## EXERCISE:
Output the full listing below exactly, without the pictures.

(A block of data)
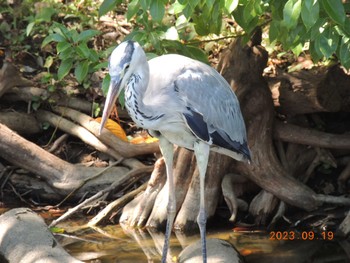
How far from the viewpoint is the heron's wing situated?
5.55 m

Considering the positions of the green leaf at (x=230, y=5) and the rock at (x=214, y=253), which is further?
the rock at (x=214, y=253)

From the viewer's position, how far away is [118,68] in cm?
502

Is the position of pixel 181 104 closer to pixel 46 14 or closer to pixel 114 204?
pixel 114 204

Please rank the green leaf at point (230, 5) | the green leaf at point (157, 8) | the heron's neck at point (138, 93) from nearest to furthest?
the green leaf at point (230, 5) → the green leaf at point (157, 8) → the heron's neck at point (138, 93)

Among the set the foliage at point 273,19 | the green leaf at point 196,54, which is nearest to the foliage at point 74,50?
the foliage at point 273,19

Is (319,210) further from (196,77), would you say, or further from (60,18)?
(60,18)

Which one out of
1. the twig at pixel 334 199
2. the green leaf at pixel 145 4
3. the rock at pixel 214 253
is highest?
the green leaf at pixel 145 4

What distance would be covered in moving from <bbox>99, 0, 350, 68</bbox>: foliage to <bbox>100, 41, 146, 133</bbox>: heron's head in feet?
0.77

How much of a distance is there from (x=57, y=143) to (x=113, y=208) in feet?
4.11

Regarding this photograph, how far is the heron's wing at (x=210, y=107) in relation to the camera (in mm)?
5551

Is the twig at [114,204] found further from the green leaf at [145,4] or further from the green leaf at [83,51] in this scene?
the green leaf at [145,4]

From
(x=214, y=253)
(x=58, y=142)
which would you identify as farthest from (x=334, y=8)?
(x=58, y=142)

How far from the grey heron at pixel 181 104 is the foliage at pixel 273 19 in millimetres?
246

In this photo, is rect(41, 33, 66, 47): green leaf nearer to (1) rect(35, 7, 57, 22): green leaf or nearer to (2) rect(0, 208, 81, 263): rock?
(2) rect(0, 208, 81, 263): rock
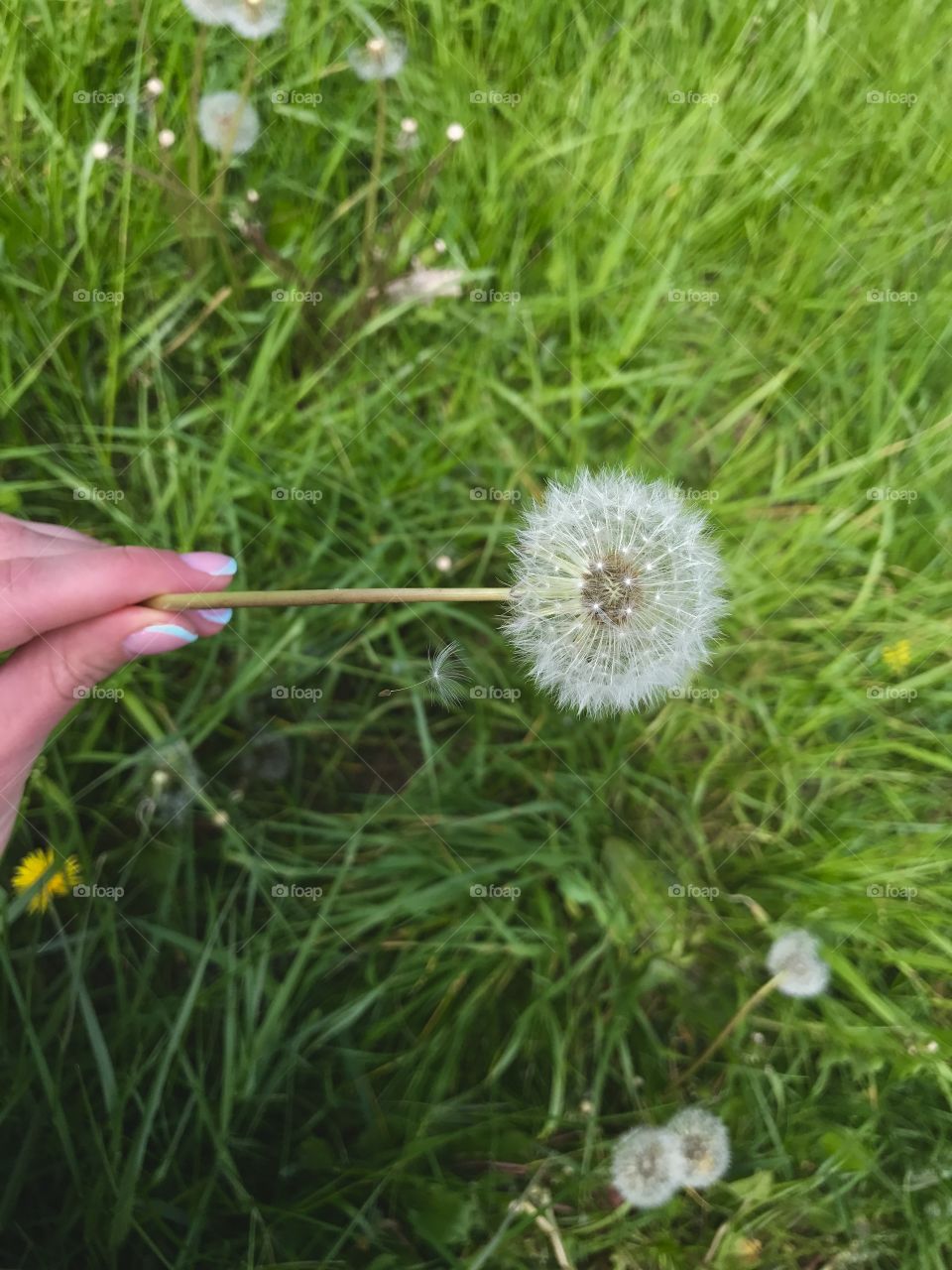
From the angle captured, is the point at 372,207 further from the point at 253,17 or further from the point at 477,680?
the point at 477,680

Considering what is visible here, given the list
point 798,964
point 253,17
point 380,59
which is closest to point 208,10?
point 253,17

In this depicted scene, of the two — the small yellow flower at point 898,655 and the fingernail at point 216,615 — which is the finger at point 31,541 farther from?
the small yellow flower at point 898,655

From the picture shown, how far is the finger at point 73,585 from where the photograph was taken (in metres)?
0.66

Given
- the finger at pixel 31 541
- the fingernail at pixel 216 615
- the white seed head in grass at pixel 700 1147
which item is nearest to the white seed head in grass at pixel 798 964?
the white seed head in grass at pixel 700 1147

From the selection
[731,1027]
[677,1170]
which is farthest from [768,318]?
[677,1170]

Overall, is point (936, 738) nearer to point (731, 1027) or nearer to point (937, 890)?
point (937, 890)

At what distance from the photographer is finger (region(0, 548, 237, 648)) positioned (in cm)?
66

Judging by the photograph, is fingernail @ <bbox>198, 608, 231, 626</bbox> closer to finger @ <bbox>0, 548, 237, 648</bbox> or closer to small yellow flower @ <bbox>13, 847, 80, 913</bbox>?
finger @ <bbox>0, 548, 237, 648</bbox>

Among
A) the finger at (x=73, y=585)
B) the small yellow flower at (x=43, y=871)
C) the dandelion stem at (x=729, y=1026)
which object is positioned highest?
the finger at (x=73, y=585)

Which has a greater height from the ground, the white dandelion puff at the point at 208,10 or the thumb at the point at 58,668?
the white dandelion puff at the point at 208,10

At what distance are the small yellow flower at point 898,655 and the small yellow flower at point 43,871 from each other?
0.90 metres

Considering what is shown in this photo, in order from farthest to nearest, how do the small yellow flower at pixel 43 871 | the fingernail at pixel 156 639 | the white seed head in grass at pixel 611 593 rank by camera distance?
the small yellow flower at pixel 43 871
the fingernail at pixel 156 639
the white seed head in grass at pixel 611 593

## WRITTEN ANSWER:
How far from the viewpoint is the heron's wing situated?
5.55 m

Considering the positions of the green leaf at (x=230, y=5) and the rock at (x=214, y=253), which is further?
the rock at (x=214, y=253)

From the viewer's position, how far away is [118,68] in cm?
502

Is the position of pixel 181 104 closer to pixel 46 14 or closer to pixel 114 204?
pixel 114 204

Please rank the green leaf at point (230, 5) | the green leaf at point (157, 8) | the heron's neck at point (138, 93) from nearest to furthest?
the green leaf at point (230, 5) → the green leaf at point (157, 8) → the heron's neck at point (138, 93)

Among the set the foliage at point 273,19 | the green leaf at point 196,54, which is nearest to the foliage at point 74,50?
the foliage at point 273,19

Is (319,210) further from (196,77), would you say, or further from (60,18)?
(60,18)

Which one out of
1. the twig at pixel 334 199
2. the green leaf at pixel 145 4
3. the rock at pixel 214 253
is highest?
the green leaf at pixel 145 4

What distance would be covered in moving from <bbox>99, 0, 350, 68</bbox>: foliage to <bbox>100, 41, 146, 133</bbox>: heron's head in feet?
0.77

How much of a distance is there from (x=57, y=143) to (x=113, y=208) in feet?
4.11

Regarding this photograph, how far is the heron's wing at (x=210, y=107) in relation to the camera (in mm)?
5551

Is the twig at [114,204] found further from the green leaf at [145,4] or further from the green leaf at [83,51] in this scene?
the green leaf at [145,4]

From
(x=214, y=253)
(x=58, y=142)
which would you identify as farthest from (x=334, y=8)?
(x=58, y=142)

How far from the grey heron at pixel 181 104 is the foliage at pixel 273 19 in millimetres?
246

In this photo, is rect(41, 33, 66, 47): green leaf nearer to (1) rect(35, 7, 57, 22): green leaf or nearer to (2) rect(0, 208, 81, 263): rock?
(2) rect(0, 208, 81, 263): rock
From the angle captured, is the point at 372,207 further from the point at 253,17 or further from the point at 477,680?
the point at 477,680

Considering what is visible here, given the list
point 798,964
point 253,17
point 380,59
which is closest to point 208,10?
point 253,17

In this depicted scene, of the two — the small yellow flower at point 898,655 and the fingernail at point 216,615 — which is the finger at point 31,541 farther from?
the small yellow flower at point 898,655

From the picture shown, how far is the finger at point 73,585 from where the photograph was taken (in metres)?
0.66

Given
- the finger at pixel 31 541
- the fingernail at pixel 216 615
- the white seed head in grass at pixel 700 1147
which item is nearest to the white seed head in grass at pixel 798 964?
the white seed head in grass at pixel 700 1147

From the selection
[731,1027]
[677,1170]
which is farthest from [768,318]?
[677,1170]

Overall, is point (936, 738) nearer to point (731, 1027) or nearer to point (937, 890)?
point (937, 890)

At what distance from the photographer is finger (region(0, 548, 237, 648)) positioned (in cm)?
66

Judging by the photograph, is fingernail @ <bbox>198, 608, 231, 626</bbox> closer to finger @ <bbox>0, 548, 237, 648</bbox> or closer to small yellow flower @ <bbox>13, 847, 80, 913</bbox>?
finger @ <bbox>0, 548, 237, 648</bbox>

Among
A) the finger at (x=73, y=585)
B) the small yellow flower at (x=43, y=871)
C) the dandelion stem at (x=729, y=1026)
which object is positioned highest?
the finger at (x=73, y=585)

Which has a greater height from the ground, the white dandelion puff at the point at 208,10 or the thumb at the point at 58,668?
the white dandelion puff at the point at 208,10

At what distance are the small yellow flower at point 898,655 and the small yellow flower at point 43,871 from each other?
0.90 metres

Considering what is shown in this photo, in order from farthest to nearest, how do the small yellow flower at pixel 43 871 | the fingernail at pixel 156 639 | the white seed head in grass at pixel 611 593 rank by camera distance?
the small yellow flower at pixel 43 871
the fingernail at pixel 156 639
the white seed head in grass at pixel 611 593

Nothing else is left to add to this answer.